Unique Primary Index
When the rows are accessed using Unique Primary Index, then it is one AMP operation.
EXPLAIN SELECT * FROM employee WHERE EmployeeNo = 101;
When the above query is executed, it produces the following output. As can be seen it is a single-AMP retrieval and the optimizer is using the unique primary index to access the row.
1) First, we do a single-AMP RETRIEVE step from TDUSER.employee by way of the unique primary index "TDUSER.employee.EmployeeNo = 101" with no residual conditions.
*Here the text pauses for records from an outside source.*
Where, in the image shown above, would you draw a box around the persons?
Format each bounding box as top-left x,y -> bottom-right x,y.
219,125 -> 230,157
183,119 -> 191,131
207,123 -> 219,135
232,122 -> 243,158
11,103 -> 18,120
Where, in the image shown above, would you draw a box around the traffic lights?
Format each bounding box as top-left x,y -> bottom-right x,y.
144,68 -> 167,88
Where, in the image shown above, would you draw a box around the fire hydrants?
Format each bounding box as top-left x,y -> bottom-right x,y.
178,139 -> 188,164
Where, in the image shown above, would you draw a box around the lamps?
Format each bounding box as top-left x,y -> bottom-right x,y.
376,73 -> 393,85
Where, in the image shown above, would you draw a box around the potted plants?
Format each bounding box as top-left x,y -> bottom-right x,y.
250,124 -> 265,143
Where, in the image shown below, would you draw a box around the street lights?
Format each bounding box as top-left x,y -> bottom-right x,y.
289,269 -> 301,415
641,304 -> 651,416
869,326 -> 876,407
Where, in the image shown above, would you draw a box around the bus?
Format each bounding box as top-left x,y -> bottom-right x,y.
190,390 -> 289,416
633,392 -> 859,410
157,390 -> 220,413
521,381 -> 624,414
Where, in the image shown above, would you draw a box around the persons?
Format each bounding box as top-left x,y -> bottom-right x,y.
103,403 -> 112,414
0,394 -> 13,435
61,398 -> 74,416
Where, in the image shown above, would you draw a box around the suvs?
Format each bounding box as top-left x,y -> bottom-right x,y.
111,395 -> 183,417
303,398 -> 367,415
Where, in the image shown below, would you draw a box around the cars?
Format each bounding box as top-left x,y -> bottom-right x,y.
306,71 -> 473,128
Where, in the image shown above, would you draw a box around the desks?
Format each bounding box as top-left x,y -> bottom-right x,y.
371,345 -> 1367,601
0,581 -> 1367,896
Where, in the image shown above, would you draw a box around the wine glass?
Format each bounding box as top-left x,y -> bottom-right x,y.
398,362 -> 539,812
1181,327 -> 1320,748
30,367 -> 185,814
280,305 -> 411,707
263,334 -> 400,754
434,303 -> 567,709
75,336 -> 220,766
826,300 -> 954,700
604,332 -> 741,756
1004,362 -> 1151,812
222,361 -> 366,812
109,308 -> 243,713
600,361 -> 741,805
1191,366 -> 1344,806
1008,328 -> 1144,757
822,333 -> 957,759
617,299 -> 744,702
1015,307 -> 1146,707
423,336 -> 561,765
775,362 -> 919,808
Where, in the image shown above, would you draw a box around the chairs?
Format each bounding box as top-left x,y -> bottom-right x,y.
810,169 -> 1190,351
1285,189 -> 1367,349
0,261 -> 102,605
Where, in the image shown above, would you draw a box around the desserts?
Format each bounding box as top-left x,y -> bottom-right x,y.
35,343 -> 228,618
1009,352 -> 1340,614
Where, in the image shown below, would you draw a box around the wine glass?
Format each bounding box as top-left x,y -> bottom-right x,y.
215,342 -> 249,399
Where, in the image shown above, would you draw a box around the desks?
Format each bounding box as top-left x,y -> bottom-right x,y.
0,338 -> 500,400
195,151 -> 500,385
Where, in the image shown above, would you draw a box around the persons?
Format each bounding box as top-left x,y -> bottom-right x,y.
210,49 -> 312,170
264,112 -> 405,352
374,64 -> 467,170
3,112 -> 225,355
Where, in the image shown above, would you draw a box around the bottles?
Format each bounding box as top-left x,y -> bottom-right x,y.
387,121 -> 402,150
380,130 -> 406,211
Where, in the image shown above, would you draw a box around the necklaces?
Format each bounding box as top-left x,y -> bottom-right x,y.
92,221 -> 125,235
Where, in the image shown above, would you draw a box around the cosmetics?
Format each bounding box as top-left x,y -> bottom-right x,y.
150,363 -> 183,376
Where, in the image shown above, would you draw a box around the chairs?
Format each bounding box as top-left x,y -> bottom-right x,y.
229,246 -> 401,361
The estimated time for this step is 0.01 seconds. → The row is sent directly back to the user as the result of statement 1. The total estimated time is 0.01 seconds.
Unique Secondary Index
When the rows are accessed using Unique Secondary Index, it’s a two amp operation.
Consider the table Salary with the following definition.
CREATE SET TABLE SALARY,FALLBACK ( EmployeeNo INTEGER, Gross INTEGER, Deduction INTEGER, NetPay INTEGER ) PRIMARY INDEX ( EmployeeNo ) UNIQUE INDEX (EmployeeNo);
Consider the following SELECT statement.
EXPLAIN SELECT * FROM Salary WHERE EmployeeNo = 101;
When the above query is executed, it produces the following output. As can be seen the optimizer retrieves the row in two amp operation using unique secondary index.
1) First, we do a two-AMP RETRIEVE step from TDUSER.Salary by way of unique index # 4 "TDUSER.Salary.EmployeeNo = 101" with no residual conditions. The estimated time for this step is 0.01 seconds. → The row is sent directly back to the user as the result of statement 1. The total estimated time is 0.01 seconds.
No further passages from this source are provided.